Pakistani schoolgirls at a makeshift school near Lahore. Education will be the largest UK aid-backed programme in Pakistan. Photograph: Muhammed Muheisen/AP


Britain should increase aid to Pakistan only if there is clear evidence that the newly elected government will increase tax revenues, MPs say.

A report from the House of Commons international development committee on Thursday urges the Department for International Development (DfID) to focus more closely on supporting the rule of law and anti-corruption efforts.

"Many people in Pakistan who live below the poverty line gain from the projects supported by DfID's valuable programmes in education, health and governance," says Malcolm Bruce, the committee chairman.

"But the committee is concerned that not enough tax is raised in Pakistan to fully finance improvements in the quality of life for poor people. In particular, we cannot expect people in the UK to pay taxes to improve education and health in Pakistan if the Pakistani elite does not pay meaningful amounts of income tax."
————
— PROMPT 1 —
Which lines in the records contain the word "road"? Pull out each of those lines.
The records below have no connection to the article above.

— DATA RECORDS —
————
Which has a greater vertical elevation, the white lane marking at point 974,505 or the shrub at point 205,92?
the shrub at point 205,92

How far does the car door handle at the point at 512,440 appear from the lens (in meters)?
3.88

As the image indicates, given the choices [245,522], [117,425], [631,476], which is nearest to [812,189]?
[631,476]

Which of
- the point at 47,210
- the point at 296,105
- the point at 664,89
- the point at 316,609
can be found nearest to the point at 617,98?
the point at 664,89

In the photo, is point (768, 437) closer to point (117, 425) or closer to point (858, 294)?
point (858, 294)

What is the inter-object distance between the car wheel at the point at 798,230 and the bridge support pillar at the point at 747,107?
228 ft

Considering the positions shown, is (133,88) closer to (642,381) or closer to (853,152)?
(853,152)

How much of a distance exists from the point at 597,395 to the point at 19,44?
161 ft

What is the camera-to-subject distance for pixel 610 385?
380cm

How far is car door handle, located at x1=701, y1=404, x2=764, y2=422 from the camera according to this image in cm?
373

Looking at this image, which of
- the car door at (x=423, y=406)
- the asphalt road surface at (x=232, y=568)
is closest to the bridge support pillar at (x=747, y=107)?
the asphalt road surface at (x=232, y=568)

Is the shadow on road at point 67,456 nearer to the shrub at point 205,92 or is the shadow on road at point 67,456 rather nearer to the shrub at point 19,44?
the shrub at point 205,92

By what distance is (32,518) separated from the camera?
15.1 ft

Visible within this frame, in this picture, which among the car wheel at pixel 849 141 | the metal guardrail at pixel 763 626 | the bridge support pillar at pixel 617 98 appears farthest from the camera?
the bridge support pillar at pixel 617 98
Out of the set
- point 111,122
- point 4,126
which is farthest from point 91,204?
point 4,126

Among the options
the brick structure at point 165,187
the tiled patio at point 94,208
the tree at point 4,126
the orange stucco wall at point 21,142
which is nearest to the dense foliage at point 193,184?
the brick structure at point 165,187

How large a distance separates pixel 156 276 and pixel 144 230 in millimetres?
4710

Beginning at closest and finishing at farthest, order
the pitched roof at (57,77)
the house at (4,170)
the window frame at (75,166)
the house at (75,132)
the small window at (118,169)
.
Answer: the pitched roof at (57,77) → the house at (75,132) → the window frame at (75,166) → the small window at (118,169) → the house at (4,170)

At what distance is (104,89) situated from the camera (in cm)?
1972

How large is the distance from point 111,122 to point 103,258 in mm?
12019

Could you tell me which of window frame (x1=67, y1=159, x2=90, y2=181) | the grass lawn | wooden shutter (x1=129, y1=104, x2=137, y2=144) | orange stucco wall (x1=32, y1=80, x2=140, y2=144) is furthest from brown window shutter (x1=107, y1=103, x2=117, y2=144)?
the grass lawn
————
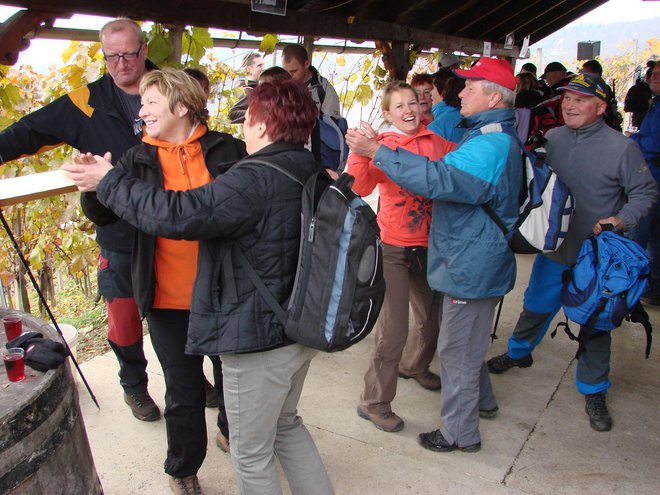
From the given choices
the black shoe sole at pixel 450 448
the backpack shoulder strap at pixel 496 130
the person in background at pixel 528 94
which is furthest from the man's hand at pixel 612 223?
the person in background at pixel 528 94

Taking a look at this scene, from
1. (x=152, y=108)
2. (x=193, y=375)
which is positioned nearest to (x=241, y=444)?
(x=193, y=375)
————
— PROMPT 2 —
Continue the article on British aid to Pakistan, starting after its final quoted sentence.

— EXERCISE ANSWER 1 —
- the asphalt road surface at (x=232, y=568)
the asphalt road surface at (x=232, y=568)
Is the shadow on road at point 67,456 nearer to the shrub at point 205,92 or is the shadow on road at point 67,456 rather nearer to the shrub at point 19,44?

— EXERCISE ANSWER 2 —
DfID plans to increase bilateral aid to Pakistan to £446m in 2014-15, from £267m in 2012-13, making this strategically important country the largest recipient of UK aid. Despite its status as a middle-income country, about one in three Pakistanis live on 30p a day or less, one in 11 children die before their fifth birthday, and half of all adults, including two-thirds of women, are illiterate, with 12 million children out of school.

Pakistan is scheduled to this year hold its first elections where leadership will pass from one civilian government to another. MPs express particular concern at Pakistan's tax system, in a country notorious for corruption and tax evasion. Pakistan ranks low on Transparency International's corruption perceptions index – coming joint 139th out of 176 countries – and has weak auditing and budgeting procedures.

At a time when global aid levels are falling, development experts have stressed the importance of domestic resource mobilisation – collecting taxes. The report notes that for the past decade, tax in Pakistan as a proportion of GDP has remained at or around 10%. This compares with tax collection rates of around 14% to 15% of GDP in countries with similar per capita incomes. Pakistan's VAT efficiency is 25%, the lowest in the world (Sri Lanka's is 45%).

According to the Pakistani federal board of revenue, around 0.57% of Pakistanis – only 768,000 people – paid income tax last year, with only 270,000 having paid something each year over the past three years. No one has been prosecuted for tax fraud for at least 25 years.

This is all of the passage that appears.